Masing-masing kami, aku dan dia melakukan apa yang menjadi kesukaan kami. Ia tidur meringkuk meletakkan kepala di kaki belakang yang membuat badannya bulat. Sedangkan aku terus melangkah lurus menuju sekolah menatap masa depan.
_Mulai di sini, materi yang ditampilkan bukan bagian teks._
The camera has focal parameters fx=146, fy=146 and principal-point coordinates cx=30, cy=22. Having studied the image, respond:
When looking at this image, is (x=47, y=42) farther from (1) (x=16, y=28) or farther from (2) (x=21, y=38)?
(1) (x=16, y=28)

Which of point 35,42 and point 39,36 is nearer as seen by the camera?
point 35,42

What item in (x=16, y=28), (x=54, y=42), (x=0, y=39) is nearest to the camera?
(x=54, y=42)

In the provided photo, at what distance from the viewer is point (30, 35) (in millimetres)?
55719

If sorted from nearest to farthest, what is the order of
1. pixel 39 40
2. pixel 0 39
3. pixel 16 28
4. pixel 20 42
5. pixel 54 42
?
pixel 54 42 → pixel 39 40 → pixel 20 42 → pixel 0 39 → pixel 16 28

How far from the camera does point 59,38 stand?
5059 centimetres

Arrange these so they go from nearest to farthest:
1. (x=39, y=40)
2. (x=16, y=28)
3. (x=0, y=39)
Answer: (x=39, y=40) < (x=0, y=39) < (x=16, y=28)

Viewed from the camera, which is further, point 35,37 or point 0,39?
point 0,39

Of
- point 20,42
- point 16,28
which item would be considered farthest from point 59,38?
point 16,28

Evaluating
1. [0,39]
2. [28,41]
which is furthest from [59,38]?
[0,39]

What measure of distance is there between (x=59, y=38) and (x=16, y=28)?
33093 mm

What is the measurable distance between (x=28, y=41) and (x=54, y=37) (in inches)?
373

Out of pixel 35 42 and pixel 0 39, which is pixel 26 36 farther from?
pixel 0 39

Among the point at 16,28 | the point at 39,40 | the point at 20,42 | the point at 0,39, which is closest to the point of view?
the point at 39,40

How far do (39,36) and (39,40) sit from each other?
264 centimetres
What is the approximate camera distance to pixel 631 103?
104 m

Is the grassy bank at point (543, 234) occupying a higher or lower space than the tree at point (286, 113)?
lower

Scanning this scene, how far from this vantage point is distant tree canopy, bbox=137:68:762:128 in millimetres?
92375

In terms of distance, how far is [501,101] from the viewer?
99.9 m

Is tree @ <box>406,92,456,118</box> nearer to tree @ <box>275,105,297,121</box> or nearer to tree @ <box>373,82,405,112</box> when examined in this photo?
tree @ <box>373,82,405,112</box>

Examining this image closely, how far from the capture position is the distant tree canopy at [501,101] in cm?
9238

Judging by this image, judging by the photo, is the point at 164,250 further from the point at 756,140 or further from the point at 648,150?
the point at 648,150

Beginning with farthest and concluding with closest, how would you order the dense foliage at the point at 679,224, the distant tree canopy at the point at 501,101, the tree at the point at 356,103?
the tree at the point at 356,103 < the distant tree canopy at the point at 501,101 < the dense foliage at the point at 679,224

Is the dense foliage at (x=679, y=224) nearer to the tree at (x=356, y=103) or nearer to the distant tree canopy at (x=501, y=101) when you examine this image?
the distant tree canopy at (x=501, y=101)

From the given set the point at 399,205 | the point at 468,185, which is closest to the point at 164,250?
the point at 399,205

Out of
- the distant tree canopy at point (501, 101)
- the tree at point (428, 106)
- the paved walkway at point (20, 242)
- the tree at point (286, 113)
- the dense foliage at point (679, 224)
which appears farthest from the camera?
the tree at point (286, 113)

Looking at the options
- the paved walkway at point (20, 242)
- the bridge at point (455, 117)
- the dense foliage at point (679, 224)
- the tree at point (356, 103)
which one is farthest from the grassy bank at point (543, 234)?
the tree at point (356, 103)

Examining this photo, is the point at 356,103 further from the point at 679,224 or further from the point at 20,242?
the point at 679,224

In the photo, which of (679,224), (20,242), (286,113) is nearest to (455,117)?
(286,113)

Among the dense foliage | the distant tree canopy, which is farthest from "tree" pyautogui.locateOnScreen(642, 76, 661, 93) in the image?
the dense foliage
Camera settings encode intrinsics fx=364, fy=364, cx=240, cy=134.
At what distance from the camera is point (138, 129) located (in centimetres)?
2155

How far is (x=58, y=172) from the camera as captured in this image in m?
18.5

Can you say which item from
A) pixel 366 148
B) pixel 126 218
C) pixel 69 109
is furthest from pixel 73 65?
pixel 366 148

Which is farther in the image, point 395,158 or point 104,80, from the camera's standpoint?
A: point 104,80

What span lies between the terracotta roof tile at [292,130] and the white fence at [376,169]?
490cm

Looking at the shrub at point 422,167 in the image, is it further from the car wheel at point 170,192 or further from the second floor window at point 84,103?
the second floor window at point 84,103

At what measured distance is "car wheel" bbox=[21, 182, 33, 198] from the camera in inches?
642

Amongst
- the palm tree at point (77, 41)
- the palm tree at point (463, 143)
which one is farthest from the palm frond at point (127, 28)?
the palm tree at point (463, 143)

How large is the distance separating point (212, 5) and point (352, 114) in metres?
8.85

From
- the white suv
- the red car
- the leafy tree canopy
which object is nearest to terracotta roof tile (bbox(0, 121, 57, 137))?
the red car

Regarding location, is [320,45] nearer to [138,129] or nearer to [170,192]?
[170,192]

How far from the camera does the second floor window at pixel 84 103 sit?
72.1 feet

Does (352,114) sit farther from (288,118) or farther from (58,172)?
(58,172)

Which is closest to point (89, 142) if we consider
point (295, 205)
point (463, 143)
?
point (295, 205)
Karena ia sedang nyenyak aku membiarkannya. Tak mengusik. Tak menjaili. Tak mengusili. Aku melangkah melewatinya dari sisi yang lebih lebar aspalnya. Sebab kalau di sisi sebaliknya ada got menganga. Aku takut kepeleset. Takut  kecebur.
Aku melangkah memindahkan kaki kananku di samping atas kepalanya. Tiba-tiba ia menahan laju langkahku. Ia menangkap menancapkan gigi kokohnya di pergelangan kakiku. Kaki kananku. Aduh, semoga tak seburuk yang kupikir. Benar!
Setelah memberi kejutan dengan perbuatan tercela itu ia lepaskan gigitan. Ia balik meletakkan kepalanya rileks di aspal. Ia tidur kembali tanpa menghiraukanku yang sedang kaget kesakitan. Rasanya perih. Ia kembali bermimpi. Aku teruskan langkah dengan tertatih.
Kejam kali anjing ini. Seandainya ia ada di pihakku ia akan menyumpahi perbuatan tadi. Tapi sudahlah. Dia hanyalah anjing. Anjing tak pernah merasa bersalah walau dia sering membuat masalah. Makanya dia tak minta maaf. Biarlah aku yang memaafkan.
Aku hanya mengurut dada sambil menyalahkan diri sendiri. Kenapa aku harus berjalan di dekatnya? Seketika itupun aku bersumpah berikrar dalam hati. Aku berjanji untuk tidak mendekati binatang tak berperasaan itu di manapun kapanpun.